Tiempos nuevos aportan problemas nuevos. O, quizá, visiones renovadas de los problemas de siempre. Sea como fuere, el antaño autoritarismo omnipresente en la educación ha dejado paso al extremo contrario, donde una radical falta de respeto fomenta las agresiones al profesorado, no solo verbales sino también de obra, y, en muchas ocasiones, con la connivencia paterna. La necesaria colaboración entre padres y profesores no parece haber mejorado mucho con el paso del tiempo; sin embargo, continúa siendo un eje esencial para la transmisión de unos valores de convivencia imprescindibles en la vida cotidiana.

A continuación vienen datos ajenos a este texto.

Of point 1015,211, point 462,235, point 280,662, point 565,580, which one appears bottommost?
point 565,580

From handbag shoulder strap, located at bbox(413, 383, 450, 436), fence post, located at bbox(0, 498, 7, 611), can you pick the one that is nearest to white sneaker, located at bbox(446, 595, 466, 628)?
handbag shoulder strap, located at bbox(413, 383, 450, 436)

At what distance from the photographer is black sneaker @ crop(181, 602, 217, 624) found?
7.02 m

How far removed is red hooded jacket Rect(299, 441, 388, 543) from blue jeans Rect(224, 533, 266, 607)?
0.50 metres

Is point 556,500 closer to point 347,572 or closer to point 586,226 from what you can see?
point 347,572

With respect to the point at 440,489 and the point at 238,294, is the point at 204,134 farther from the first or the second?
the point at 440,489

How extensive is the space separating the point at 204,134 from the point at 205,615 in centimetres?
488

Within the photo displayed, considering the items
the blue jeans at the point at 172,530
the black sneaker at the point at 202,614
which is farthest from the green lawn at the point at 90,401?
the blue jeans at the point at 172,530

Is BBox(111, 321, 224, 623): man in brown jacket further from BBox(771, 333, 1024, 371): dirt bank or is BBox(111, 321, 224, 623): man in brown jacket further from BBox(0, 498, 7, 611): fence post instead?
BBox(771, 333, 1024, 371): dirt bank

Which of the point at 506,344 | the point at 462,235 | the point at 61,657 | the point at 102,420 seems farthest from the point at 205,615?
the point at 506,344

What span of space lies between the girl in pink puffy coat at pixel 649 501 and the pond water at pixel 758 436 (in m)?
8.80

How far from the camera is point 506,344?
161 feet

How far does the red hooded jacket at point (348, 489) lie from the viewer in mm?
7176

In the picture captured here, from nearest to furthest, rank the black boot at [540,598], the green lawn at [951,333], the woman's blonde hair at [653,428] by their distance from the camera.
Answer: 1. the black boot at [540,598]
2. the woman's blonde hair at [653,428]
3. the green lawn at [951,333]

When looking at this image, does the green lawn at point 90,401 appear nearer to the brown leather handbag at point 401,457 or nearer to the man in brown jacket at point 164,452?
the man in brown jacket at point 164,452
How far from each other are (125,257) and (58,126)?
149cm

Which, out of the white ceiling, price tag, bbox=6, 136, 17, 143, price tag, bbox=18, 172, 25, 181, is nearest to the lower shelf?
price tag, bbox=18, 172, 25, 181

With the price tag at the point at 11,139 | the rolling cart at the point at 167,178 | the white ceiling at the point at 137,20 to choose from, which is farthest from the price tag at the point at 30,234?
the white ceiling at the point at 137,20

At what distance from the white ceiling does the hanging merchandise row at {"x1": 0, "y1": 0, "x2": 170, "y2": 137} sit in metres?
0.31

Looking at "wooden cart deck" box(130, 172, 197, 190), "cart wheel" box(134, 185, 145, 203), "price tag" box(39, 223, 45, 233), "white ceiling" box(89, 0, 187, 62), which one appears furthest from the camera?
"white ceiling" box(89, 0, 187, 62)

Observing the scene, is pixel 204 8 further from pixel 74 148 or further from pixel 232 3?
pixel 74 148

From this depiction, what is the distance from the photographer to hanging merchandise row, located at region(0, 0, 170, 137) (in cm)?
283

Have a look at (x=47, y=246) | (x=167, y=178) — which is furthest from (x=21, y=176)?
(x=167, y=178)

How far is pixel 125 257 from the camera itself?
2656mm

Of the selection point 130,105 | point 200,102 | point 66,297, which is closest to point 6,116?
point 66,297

La formación de una actitud básica de honradez y respeto hacia los demás no es una cuestión que deba limitarse a las aulas; los campos de deporte son un escenario ideal para potenciar el espíritu de equipo y el ejercicio de una competitividad no corrosiva; sin embargo, ¿que es lo que vemos con demasiada frecuencia? En el terreno de juego proliferan la trampa y la argucia, justificadas por la necesidad imperiosa de victoria y la excusa del todo vale; en la grada, nunca faltan energúmenos alentando prácticas inadmisibles o exigiendo a entrenadores, instructores y monitores talante y alineaciones fuera de lugar. Tristemente, se hace del deporte una oportunidad de explotar feroces rivalidades en lugar de aprovechar sus inmensas posibilidades para un completo desarrollo humano. Tal vez el espectáculo en que se ha convertido la versión más profesional del deporte y sus penosas servidumbres sean un mal ejemplo; las vitrinas de los colegios no debieran exhibir trofeos y copas de hojalata oxidada, indignas de los verdaderos deportistas, sino ser testimonio de auténticos valores humanos.